1932. The economy was mired in a continuing depression, and the denizens of political office saw its recovery as the key to their fate. An outgoing Republican President cautiously blamed excesses on Wall Street; a successor Democrat elected in hopes of sweeping change was continuously cautioned against overreaching reform. The head of a major railway went so far as to warn the chair of the Senate Banking Committee against Congressional scrutiny of the markets:
The disclosures to date are causing the rank and file out through this country to distrust all banks, the good along with the bad; hoarding is starting in again; withdrawals are becoming very heavy; the whole financial structure seems to be sitting on dynamite. ["Hellhound", p. 214].

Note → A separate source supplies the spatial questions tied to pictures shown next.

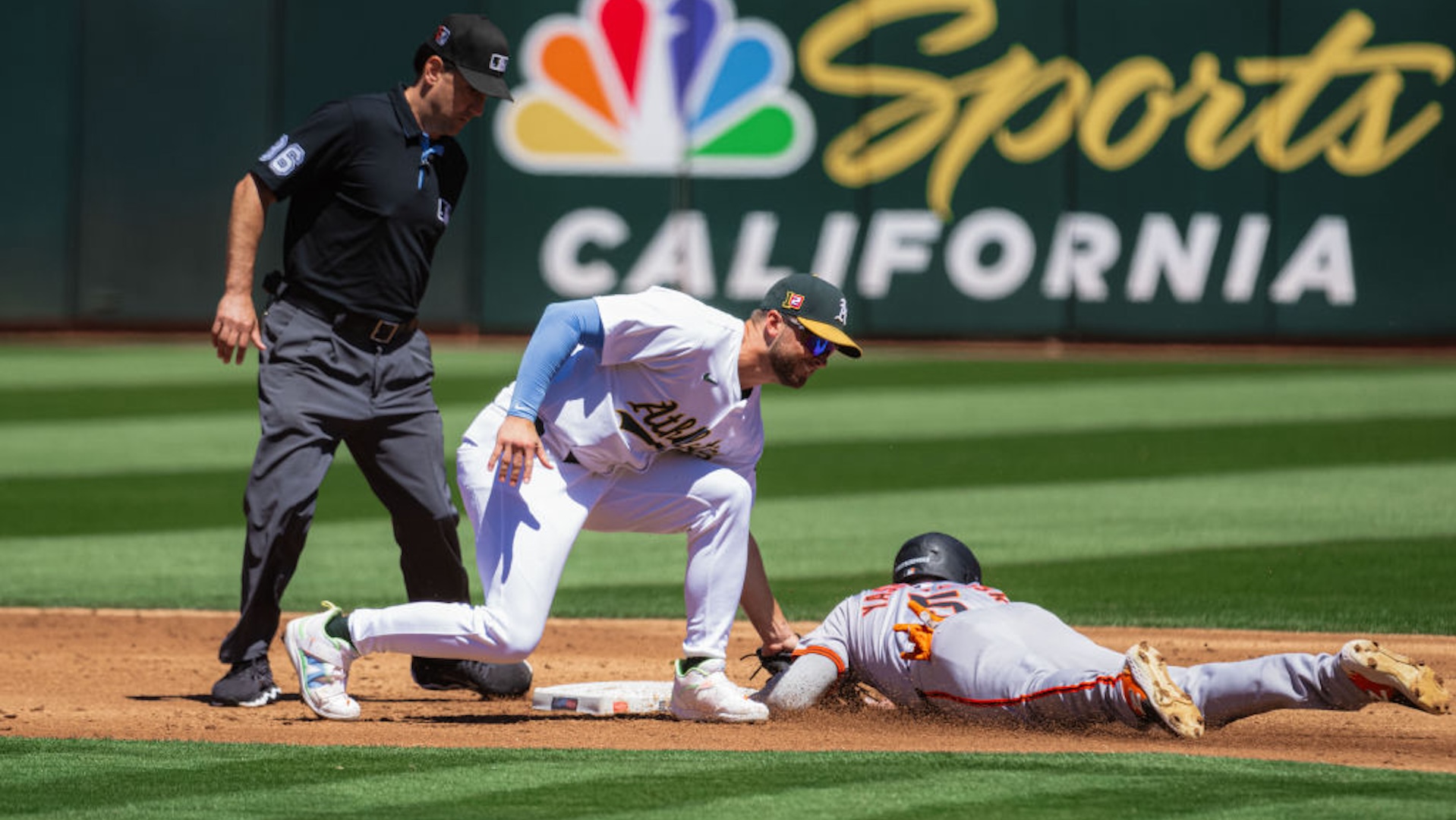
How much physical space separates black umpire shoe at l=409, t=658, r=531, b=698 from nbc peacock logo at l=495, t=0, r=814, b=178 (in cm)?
1605

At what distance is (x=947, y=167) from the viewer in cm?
2283

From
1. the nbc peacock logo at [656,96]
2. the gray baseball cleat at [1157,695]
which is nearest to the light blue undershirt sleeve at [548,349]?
the gray baseball cleat at [1157,695]

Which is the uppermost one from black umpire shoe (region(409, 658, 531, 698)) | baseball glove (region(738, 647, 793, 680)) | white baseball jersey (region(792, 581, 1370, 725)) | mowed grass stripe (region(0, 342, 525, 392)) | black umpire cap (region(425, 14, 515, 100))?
black umpire cap (region(425, 14, 515, 100))

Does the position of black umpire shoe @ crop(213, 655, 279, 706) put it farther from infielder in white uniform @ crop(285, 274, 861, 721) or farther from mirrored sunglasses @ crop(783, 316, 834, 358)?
mirrored sunglasses @ crop(783, 316, 834, 358)

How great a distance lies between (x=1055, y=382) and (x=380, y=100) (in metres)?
13.5

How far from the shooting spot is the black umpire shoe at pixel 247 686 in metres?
6.77

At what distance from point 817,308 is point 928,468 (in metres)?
8.27

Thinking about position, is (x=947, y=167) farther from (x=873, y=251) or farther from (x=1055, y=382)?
(x=1055, y=382)

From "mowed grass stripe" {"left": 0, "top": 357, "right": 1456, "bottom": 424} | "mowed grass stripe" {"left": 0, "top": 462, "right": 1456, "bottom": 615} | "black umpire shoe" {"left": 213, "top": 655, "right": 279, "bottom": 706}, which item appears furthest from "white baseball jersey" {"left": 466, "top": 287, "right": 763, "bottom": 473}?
"mowed grass stripe" {"left": 0, "top": 357, "right": 1456, "bottom": 424}

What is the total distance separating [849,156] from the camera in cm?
2294

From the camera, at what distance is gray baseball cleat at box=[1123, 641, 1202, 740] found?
5.76 meters

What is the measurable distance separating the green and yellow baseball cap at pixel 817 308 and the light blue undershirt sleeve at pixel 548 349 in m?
0.51

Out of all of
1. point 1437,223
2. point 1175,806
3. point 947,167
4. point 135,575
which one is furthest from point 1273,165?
point 1175,806

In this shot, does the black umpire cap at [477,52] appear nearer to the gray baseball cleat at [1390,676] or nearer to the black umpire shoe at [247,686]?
the black umpire shoe at [247,686]
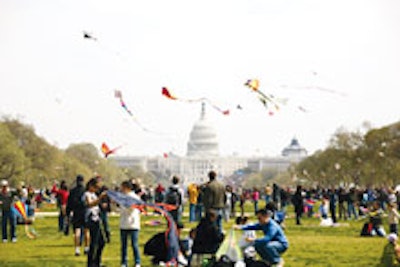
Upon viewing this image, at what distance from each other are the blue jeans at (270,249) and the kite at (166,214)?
1686 mm

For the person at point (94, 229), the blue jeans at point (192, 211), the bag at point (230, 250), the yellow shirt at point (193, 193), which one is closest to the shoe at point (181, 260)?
the person at point (94, 229)

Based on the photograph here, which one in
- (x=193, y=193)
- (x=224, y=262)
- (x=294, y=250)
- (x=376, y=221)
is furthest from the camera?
(x=193, y=193)

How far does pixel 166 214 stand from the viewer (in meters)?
14.7

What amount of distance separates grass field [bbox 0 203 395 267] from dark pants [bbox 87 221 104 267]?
1310mm

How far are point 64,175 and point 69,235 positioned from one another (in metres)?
78.2

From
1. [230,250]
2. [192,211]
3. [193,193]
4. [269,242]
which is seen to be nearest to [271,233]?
[269,242]

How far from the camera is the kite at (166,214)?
15023mm

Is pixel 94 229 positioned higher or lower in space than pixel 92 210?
lower

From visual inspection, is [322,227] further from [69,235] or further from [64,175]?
[64,175]

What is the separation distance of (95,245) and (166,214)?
1.51 metres

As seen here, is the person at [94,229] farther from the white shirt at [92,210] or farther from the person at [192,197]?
the person at [192,197]

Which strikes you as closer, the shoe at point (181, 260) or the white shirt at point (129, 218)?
the white shirt at point (129, 218)

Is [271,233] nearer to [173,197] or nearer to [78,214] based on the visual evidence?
[78,214]

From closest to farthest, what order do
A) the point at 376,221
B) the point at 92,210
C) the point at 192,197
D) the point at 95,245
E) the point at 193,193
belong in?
the point at 95,245, the point at 92,210, the point at 376,221, the point at 193,193, the point at 192,197
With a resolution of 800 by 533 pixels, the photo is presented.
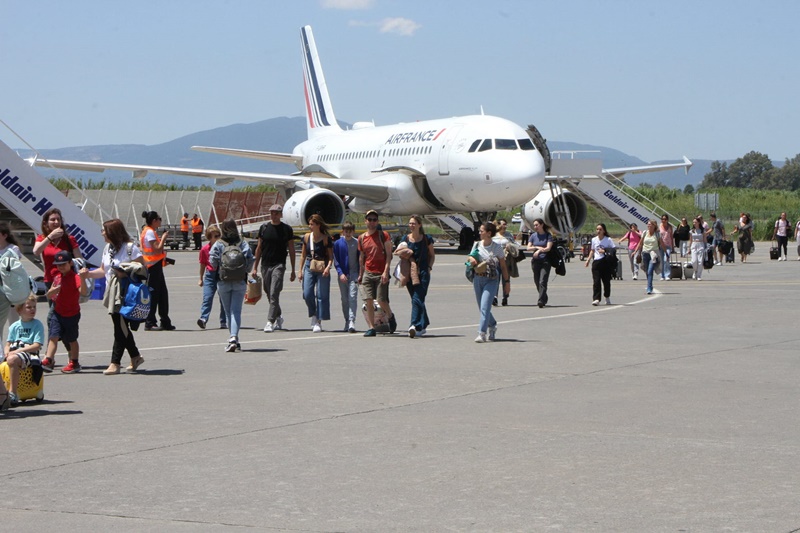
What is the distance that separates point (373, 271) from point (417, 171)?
77.9 feet

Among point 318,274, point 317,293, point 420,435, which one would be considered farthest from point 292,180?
point 420,435

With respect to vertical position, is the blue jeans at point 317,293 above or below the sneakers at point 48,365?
above

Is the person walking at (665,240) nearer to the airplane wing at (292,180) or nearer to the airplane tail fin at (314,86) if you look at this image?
the airplane wing at (292,180)

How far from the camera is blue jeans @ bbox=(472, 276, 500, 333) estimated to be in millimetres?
14664

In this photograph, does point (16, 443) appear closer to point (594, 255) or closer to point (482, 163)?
point (594, 255)

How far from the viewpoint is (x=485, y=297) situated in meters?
14.8

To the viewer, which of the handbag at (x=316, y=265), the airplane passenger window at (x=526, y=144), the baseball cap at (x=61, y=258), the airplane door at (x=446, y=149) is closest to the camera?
the baseball cap at (x=61, y=258)

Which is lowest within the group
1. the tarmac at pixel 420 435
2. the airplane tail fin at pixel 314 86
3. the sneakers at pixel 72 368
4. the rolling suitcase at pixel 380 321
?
the tarmac at pixel 420 435

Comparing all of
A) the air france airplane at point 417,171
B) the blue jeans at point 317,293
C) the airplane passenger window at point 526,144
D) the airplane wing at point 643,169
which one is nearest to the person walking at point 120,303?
the blue jeans at point 317,293

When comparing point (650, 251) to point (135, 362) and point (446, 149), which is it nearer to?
point (446, 149)

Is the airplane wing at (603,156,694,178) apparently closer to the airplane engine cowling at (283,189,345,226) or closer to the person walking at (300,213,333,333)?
the airplane engine cowling at (283,189,345,226)

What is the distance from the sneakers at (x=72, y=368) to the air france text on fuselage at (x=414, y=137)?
27.3 metres

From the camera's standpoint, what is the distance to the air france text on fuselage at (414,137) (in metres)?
39.2

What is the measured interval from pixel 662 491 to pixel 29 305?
19.3ft
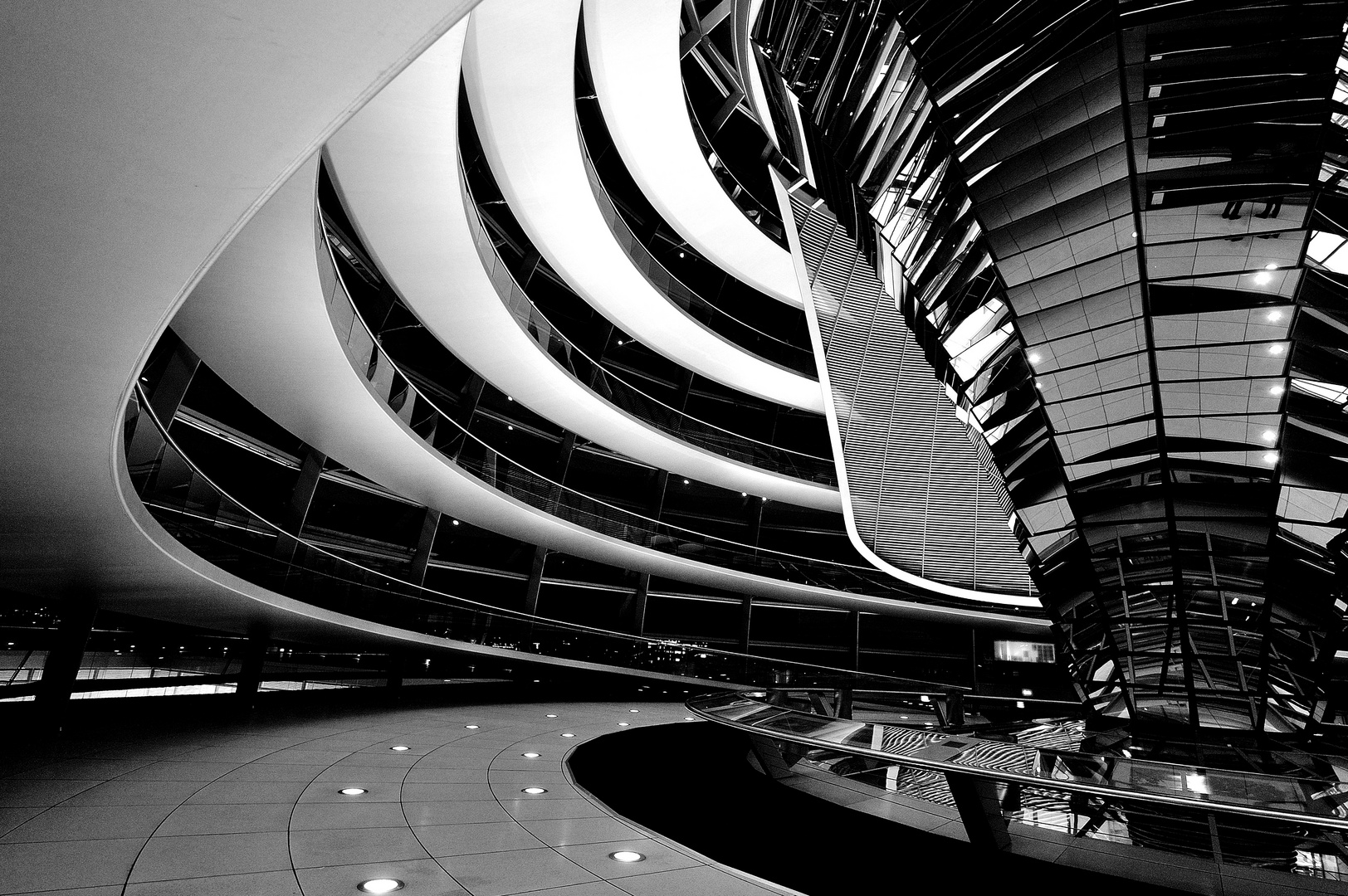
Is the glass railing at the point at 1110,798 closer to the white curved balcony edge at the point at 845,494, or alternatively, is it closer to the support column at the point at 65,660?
the support column at the point at 65,660

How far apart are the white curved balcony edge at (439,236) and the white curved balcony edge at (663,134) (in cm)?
365

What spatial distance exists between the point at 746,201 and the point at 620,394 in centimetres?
607

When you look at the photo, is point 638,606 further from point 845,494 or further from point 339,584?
point 339,584

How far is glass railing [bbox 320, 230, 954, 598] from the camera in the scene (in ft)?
37.0

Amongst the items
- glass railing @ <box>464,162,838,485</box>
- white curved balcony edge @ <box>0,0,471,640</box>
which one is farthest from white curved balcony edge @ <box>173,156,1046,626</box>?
glass railing @ <box>464,162,838,485</box>

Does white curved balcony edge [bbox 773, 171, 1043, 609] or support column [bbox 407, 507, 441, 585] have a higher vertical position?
white curved balcony edge [bbox 773, 171, 1043, 609]

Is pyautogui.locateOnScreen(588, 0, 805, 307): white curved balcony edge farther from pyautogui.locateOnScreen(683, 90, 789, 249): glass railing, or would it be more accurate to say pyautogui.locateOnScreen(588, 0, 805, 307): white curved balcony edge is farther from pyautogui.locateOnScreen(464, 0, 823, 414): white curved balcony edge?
pyautogui.locateOnScreen(464, 0, 823, 414): white curved balcony edge

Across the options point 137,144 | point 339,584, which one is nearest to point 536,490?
point 339,584

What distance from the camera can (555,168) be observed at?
13359 millimetres

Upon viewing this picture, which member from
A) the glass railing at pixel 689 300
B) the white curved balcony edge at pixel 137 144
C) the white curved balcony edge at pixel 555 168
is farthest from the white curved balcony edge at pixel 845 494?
the white curved balcony edge at pixel 137 144

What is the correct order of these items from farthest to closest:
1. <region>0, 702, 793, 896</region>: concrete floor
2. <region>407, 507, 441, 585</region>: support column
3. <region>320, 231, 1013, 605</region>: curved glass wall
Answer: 1. <region>407, 507, 441, 585</region>: support column
2. <region>320, 231, 1013, 605</region>: curved glass wall
3. <region>0, 702, 793, 896</region>: concrete floor

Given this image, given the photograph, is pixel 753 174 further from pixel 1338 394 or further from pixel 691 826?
pixel 691 826

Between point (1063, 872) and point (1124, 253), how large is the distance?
5691mm

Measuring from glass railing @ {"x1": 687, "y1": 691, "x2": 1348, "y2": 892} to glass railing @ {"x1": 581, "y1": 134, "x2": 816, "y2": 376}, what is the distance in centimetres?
1094
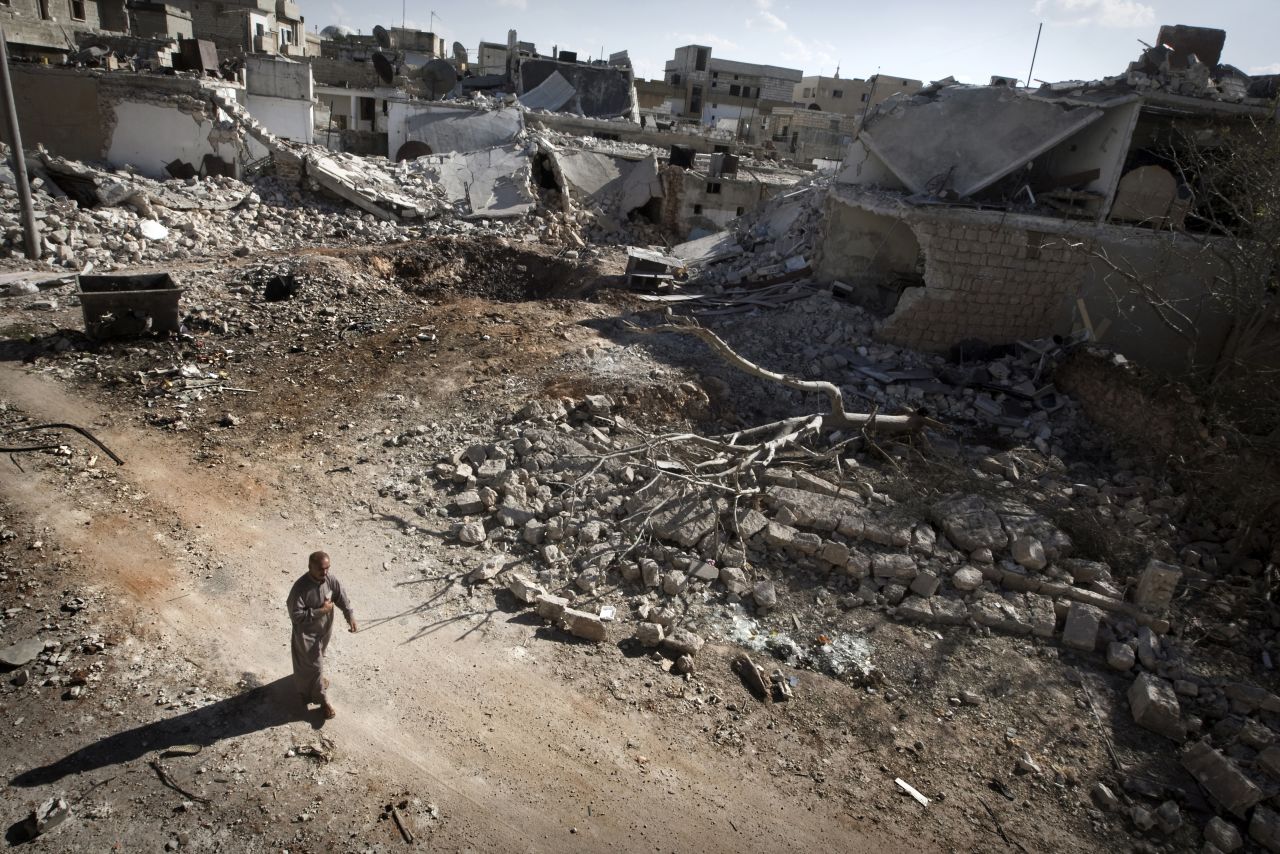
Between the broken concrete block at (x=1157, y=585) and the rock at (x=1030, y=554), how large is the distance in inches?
29.5

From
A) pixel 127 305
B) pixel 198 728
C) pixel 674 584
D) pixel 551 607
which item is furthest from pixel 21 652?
pixel 127 305

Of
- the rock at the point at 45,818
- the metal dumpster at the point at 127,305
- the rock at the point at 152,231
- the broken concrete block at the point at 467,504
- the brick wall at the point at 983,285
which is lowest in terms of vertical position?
the rock at the point at 45,818

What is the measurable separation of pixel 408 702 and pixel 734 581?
8.83 ft

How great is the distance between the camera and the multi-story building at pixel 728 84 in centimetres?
3841

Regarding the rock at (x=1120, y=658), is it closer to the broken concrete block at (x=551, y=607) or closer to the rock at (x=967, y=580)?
the rock at (x=967, y=580)

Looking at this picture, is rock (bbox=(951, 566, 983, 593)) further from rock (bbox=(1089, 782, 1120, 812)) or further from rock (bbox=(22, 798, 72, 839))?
rock (bbox=(22, 798, 72, 839))

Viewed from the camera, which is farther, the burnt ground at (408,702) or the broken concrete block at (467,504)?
the broken concrete block at (467,504)

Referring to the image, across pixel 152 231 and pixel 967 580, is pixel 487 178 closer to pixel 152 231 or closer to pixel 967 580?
pixel 152 231

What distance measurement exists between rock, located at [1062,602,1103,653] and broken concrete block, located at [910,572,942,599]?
101 cm

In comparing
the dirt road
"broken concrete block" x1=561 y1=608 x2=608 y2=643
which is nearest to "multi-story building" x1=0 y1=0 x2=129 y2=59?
the dirt road

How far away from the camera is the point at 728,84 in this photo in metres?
38.7

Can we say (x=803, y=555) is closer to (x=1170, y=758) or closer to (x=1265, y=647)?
(x=1170, y=758)

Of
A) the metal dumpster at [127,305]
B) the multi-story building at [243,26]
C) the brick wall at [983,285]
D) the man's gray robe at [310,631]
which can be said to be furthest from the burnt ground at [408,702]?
the multi-story building at [243,26]

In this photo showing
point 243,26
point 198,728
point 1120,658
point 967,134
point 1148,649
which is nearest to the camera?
point 198,728
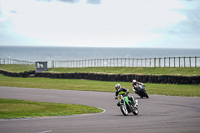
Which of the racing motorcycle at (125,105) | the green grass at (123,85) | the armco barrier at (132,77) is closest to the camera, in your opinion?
the racing motorcycle at (125,105)

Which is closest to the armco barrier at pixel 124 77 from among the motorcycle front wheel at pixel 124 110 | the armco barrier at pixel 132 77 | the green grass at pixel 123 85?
the armco barrier at pixel 132 77

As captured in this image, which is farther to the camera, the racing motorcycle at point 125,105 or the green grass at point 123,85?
the green grass at point 123,85

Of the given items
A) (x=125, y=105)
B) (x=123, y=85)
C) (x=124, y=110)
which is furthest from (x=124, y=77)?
(x=124, y=110)

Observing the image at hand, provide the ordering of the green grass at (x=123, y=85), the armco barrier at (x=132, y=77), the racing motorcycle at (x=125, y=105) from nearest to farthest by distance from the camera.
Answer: the racing motorcycle at (x=125, y=105)
the green grass at (x=123, y=85)
the armco barrier at (x=132, y=77)

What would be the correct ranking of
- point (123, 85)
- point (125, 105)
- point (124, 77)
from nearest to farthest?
point (125, 105) → point (123, 85) → point (124, 77)

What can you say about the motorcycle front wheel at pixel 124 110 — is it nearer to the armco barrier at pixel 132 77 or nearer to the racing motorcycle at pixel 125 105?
the racing motorcycle at pixel 125 105

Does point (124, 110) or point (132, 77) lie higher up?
point (132, 77)

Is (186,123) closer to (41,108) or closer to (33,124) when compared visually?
(33,124)

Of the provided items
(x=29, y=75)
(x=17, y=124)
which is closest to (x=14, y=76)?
(x=29, y=75)

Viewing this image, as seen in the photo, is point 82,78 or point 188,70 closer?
point 188,70

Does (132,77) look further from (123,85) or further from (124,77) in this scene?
(123,85)

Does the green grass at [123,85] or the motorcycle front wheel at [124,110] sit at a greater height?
the motorcycle front wheel at [124,110]

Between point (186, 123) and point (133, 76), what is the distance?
89.6ft

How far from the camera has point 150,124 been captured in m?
12.5
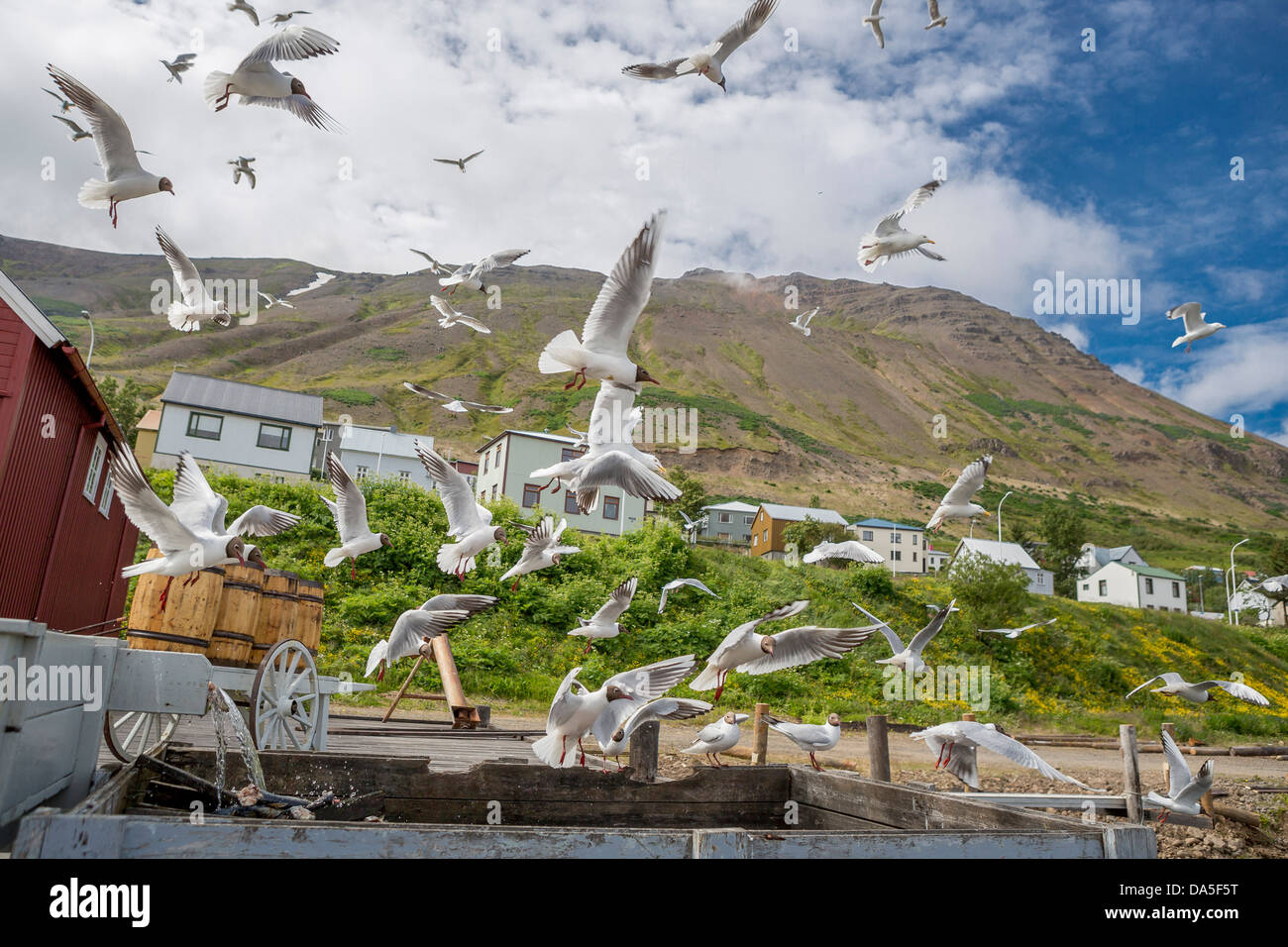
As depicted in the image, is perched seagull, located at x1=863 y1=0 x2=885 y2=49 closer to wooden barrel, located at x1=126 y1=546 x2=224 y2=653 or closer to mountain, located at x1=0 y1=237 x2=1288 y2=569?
wooden barrel, located at x1=126 y1=546 x2=224 y2=653

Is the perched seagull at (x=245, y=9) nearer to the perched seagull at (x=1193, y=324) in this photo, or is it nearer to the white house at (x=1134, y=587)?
the perched seagull at (x=1193, y=324)

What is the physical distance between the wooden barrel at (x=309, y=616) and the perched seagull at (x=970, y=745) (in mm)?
6179

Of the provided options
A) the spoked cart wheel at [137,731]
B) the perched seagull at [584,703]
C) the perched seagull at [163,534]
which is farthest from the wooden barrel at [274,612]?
the perched seagull at [584,703]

Against this backdrop were held the famed Pecora Hearings, the New Deal inquiry both placing financial reform in the popular conscience and laying the groundwork for the federalizing of securities regulation in this country. To fans of financial law, the story of the closing months of the lengthy Senate investigation is epic yet largely undetailed. Hence the import of Michael Perinos' new book, "The Hellhound of Wall Street: How Ferdinand Pecora's Investigation of the Great Crash Forever Changed American Finance." Professor Perino of St. John's Law School succeeds in dramatizing the clash pitting Ferdinand Pecora, the bold former NY prosecutor, against a parade of Wall Street titans in a pivotal ten days of hearings emblematic of the new confrontation between Washington and the securities markets. Along the way, the Professor aptly describes the conflux of personalities, politics and luck that produce any noteworthy historical tale.
The book is a great read and a ready source of historical testimony by Charles E. Mitchell, Richard Whitney, J.P. Morgan, Jr., and others. Kudos to Professor Perino (a former NY litigator himself) for contributing a riveting account of a singular time in the history of business regulation.